И Гангея ужаснулся: своим упорством и тупостью он разгневал любимого Бога!
— Что ж, попробуем объясниться, — казалось, Вишну смягчился, и у наследника отлегло от сердца. — В заботах о благе Трехмирья я вынужден тщательно подбирать себе помощников. Я говорю не об аватарах (они в каком-то смысле и есть Я!), а именно о помощниках. Добровольных и разумных. На Земле мой выбор пал на тебя.
— На меня?!
— Не перебивай! Забыл, что младший должен ждать позволения заговорить? А я настолько старше тебя, насколько гора Кайласа старше муравья, родившегося сегодня утром! Вот когда мы найдем общий язык — тогда, возможно, я дарую тебе право перебивать меня трижды в год! Хочешь воспользоваться будущим правом?!

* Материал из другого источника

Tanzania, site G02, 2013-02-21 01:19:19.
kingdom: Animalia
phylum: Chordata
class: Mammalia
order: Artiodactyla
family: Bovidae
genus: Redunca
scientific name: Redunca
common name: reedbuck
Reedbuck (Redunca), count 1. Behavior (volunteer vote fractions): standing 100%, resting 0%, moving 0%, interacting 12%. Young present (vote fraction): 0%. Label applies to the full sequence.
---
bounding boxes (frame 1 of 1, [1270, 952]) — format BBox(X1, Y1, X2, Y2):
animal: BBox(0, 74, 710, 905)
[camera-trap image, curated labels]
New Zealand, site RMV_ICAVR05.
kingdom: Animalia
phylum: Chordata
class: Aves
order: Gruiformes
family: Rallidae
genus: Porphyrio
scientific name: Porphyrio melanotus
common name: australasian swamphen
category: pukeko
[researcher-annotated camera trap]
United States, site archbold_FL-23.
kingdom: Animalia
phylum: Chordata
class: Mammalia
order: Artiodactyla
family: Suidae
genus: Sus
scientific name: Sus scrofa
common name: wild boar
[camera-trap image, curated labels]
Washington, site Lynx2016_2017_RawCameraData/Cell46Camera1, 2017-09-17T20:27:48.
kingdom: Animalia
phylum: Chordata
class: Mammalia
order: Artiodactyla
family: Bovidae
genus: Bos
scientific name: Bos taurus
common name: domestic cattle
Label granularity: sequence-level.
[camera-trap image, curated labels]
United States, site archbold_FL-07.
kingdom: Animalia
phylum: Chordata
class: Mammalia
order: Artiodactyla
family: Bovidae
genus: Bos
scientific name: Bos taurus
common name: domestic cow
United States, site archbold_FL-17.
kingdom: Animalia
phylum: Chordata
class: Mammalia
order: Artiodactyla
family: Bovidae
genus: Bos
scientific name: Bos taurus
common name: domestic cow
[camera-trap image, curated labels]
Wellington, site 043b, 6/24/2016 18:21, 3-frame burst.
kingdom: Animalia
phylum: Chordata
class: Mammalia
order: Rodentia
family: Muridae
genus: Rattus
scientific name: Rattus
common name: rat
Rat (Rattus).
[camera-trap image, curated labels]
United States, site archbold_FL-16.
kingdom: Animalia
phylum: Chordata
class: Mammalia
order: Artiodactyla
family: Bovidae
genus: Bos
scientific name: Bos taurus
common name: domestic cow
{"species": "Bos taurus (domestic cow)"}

— Чем же я, смертный, могу помочь светочу Троицы? — осмелился подать голос наследник. — Приказывай! Я с радостью выполню любое поручение!
— Прежде чем выполнять, надо понимать. Начнем с простого: тебе наверняка известно, что Трехмирье не раз стояло на краю гибели! Также, полагаю, не будучи брахманом, ты все-таки слыхал, что Вселенная сотворена при помощи Жара-тапаса, который по сей день лежит в основе творения… Да или нет?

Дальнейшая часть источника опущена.